(TEXT UNDER STUDY Opens)

The interferogram belongs in the length domain. Fourier transform (FT) inverts the dimension, so the FT of the interferogram belongs in the reciprocal length domain, that is the wavenumber domain. The spectral resolution in wavenumbers per cm is equal to the reciprocal of the maximum retardation in cm. Thus a 4 cm−1 resolution will be obtained if the maximum retardation is 0.25 cm; this is typical of the cheaper FTIR instruments. Much higher resolution can be obtained by increasing the maximum retardation. This is not easy as the moving mirror must travel in a near-perfect straight line. The use of corner-cube mirrors in place of the flat mirrors is helpful as an outgoing ray from a corner-cube mirror is parallel to the incoming ray, regardless of the orientation of the mirror about axes perpendicular to the axis of the light beam. Connes measured in 1966 the temperature of the atmosphere of Venus by recording the vibration-rotation spectrum of Venusian CO2 at 0.1 cm−1 resolution.[8] Michelson himself attempted to resolve the hydrogen Hα emission band in the spectrum of a hydrogen atom into its two components by using his interferometer.[1] p25 A spectrometer with 0.001 cm−1 resolution is now available commercially. The throughput advantage is important for high-resolution FTIR as the monochromator in a dispersive instrument with the same resolution would have very narrow entrance and exit slits.

Beam splitter

The beam-splitter can not be made of common types of glass, as they are opaque to infrared radiation of wavelengths longer than about 2.5 μm. A thin film, usually of a plastic material, is used instead. However, as any material has a limited range of optical transmittance, several beam-splitters are used interchangeably to cover a wide spectral range.It is either a partially silvered mirror or a thin film of germanium sandwiched between two KBr plates.

Fourier transform

The interferogram in practice consists of a set of intensities measured for discrete values of retardation. The difference between successive retardation values is constant. Thus, a discrete Fourier transform is needed. The fast Fourier transform (FFT) algorithm is used.

Far-infrared FTIR

The first FTIR spectrometers were developed for far-infrared range. The reason for this has to do with the mechanical tolerance needed for good optical performance, which is related to the wavelength of the light being used. For the relatively long wavelengths of the far infrared, ~10 μm tolerances are adequate, whereas for the rock-salt region tolerances have to be better than 1 μm. A typical instrument was the cube interferometer developed at the NPL[9] and marketed by Grubb Parsons. It used a stepper motor to drive the moving mirror, recording the detector response after each step was completed.

(TEXT UNDER STUDY Closes)
(EXERCISE DATA Opens)

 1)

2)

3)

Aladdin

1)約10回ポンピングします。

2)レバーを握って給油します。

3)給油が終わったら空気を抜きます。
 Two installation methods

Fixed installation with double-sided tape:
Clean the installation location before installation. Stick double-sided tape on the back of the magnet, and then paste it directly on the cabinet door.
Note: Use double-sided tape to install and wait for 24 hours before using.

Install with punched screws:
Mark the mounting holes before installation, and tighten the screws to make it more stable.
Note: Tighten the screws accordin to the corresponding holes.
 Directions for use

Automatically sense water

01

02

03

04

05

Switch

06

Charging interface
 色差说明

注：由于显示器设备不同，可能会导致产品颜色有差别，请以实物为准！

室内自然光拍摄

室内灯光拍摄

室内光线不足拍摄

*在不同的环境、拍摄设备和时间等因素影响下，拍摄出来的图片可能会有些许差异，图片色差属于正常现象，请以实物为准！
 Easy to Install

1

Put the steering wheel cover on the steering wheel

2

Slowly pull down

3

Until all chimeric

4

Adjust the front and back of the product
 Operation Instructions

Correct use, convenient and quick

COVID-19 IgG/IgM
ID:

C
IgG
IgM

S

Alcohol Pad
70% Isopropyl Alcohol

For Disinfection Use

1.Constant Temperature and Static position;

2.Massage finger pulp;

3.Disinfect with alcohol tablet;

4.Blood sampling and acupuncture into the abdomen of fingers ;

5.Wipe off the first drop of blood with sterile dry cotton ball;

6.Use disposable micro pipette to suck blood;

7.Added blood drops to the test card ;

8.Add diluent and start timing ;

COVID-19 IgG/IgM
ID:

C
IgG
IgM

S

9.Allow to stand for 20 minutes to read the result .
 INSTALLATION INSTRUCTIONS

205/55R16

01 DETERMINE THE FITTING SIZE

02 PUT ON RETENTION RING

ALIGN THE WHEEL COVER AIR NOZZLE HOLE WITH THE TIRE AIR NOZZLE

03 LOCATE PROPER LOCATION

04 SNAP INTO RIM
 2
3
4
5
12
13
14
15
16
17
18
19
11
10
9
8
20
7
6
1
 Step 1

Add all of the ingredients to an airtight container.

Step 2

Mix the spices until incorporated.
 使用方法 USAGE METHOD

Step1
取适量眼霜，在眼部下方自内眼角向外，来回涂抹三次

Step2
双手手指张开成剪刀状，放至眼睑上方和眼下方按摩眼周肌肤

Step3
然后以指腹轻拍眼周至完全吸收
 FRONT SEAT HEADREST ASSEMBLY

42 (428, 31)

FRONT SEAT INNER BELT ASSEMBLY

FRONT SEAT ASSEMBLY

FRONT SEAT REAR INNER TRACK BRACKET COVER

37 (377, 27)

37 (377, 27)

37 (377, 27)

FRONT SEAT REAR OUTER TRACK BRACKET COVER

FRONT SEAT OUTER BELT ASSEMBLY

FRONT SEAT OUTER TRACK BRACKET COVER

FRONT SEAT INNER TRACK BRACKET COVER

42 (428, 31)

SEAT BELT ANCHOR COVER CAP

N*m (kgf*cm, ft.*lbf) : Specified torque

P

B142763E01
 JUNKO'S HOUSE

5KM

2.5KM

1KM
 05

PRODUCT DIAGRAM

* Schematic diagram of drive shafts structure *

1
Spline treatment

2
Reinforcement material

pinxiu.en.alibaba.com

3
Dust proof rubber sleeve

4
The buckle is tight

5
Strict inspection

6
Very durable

(EXERCISE DATA Closes)

Translate this sentence from the FTIR passage into Spanish: "The difference between successive retardation values is constant." The material stands apart from the FTIR passage.

ANSWER AREA ::
La diferencia entre valores sucesivos de retardo es constante.